:: About this task ::
Please reproduce, word for word, the passage of the article on the FTO gene and weight loss below that begins at the words "With an estimated" and stops after the words "for increasing obesity.".

:: Page extract ::
Having a gene associated with obesity - sometimes referred to as the “fat gene” - does not affect a person’s ability to lose weight, new research has found.
The scientists stressed that obesity is a major public health burden and its prevalence is increasing worldwide.
With an estimated 2.1 billion adults now overweight or obese, researchers said there is an urgent need to develop more effective strategies for preventing and managing obesity.
In recent years there has been debate around whether genetic makeup makes a difference to weight.
Some experts argue that genes play a significant role in the development of obesity, while others say that changes in our environment are responsible for increasing obesity.
In reality, the extent to which genes determine the ability to lose weight remains unclear.
For this reason, an international team of researchers set out to test the relation between the FTO gene and weight loss interventions using data from almost 10,000 participants in eight randomised control trials.
Participants with the FTO gene were found to be slightly heavier (0.89 kg) than those not carrying the gene at the start of the trials.
However, the researchers found no relation between FTO and the ability to lose weight.
Changes in body mass index, body weight, and waist circumference by FTO genotype did not differ by intervention type, intervention length, ethnicity, sample size, sex, or baseline body mass index and age category.
The authors acknowledged several limitations in their analysis, but said this is “an important finding for the development of effective weight loss interventions in the context of the global epidemic of obesity”.
They concluded that future strategies for managing obesity “should focus on improving lifestyle behaviours, principally eating patterns and physical activity, since these will be effective in achieving sustained weight loss irrespective of FTO genotype”.
In a linked editorial, Dr Alison Tedstone, chief nutritionist at Public Health England, said the causes of the obesity epidemic are multiple and complex, but current evidence suggests they have little to do with gene profiles.
She argued that, if we are to turn back the tide of obesity, a focus on personalised interventions based on genes “may not pay off, at least in the short term”.
Instead, she recommended “a rebalancing of research towards whole systems approaches including environmental drivers may be of greater benefit to the population in the long term”.

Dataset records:
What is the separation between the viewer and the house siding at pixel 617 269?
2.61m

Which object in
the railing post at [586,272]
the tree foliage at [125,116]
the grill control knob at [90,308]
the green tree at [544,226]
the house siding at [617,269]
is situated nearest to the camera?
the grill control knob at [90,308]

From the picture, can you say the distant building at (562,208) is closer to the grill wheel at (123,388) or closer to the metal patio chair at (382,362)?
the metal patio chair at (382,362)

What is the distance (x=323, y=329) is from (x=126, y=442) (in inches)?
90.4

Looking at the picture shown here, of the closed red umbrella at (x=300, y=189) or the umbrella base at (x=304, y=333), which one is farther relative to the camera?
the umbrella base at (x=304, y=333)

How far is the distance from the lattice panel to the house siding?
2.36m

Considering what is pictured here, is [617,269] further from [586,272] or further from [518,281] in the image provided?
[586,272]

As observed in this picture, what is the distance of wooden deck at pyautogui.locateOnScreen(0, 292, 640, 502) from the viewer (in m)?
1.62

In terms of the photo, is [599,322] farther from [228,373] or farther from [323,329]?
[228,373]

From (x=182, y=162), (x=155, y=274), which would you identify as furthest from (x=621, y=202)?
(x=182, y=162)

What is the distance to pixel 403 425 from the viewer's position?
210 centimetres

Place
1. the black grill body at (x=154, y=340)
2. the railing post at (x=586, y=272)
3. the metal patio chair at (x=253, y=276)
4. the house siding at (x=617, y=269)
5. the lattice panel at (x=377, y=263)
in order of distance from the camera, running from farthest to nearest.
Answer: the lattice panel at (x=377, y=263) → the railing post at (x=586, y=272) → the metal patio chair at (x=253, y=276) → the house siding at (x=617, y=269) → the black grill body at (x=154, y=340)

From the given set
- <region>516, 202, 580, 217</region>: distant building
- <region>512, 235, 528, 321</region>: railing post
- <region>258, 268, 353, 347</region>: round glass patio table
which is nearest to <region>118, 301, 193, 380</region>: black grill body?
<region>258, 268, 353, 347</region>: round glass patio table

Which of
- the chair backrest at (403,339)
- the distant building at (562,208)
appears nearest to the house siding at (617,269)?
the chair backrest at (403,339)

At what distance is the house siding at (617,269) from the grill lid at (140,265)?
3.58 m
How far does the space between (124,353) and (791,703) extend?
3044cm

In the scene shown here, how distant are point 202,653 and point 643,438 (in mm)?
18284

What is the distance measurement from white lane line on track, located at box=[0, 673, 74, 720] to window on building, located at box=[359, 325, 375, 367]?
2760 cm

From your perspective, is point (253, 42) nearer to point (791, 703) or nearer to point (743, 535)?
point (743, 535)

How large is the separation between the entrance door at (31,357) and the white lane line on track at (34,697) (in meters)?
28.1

:: Reply to the exercise ::
With an estimated 2.1 billion adults now overweight or obese, researchers said there is an urgent need to develop more effective strategies for preventing and managing obesity.
In recent years there has been debate around whether genetic makeup makes a difference to weight.
Some experts argue that genes play a significant role in the development of obesity, while others say that changes in our environment are responsible for increasing obesity.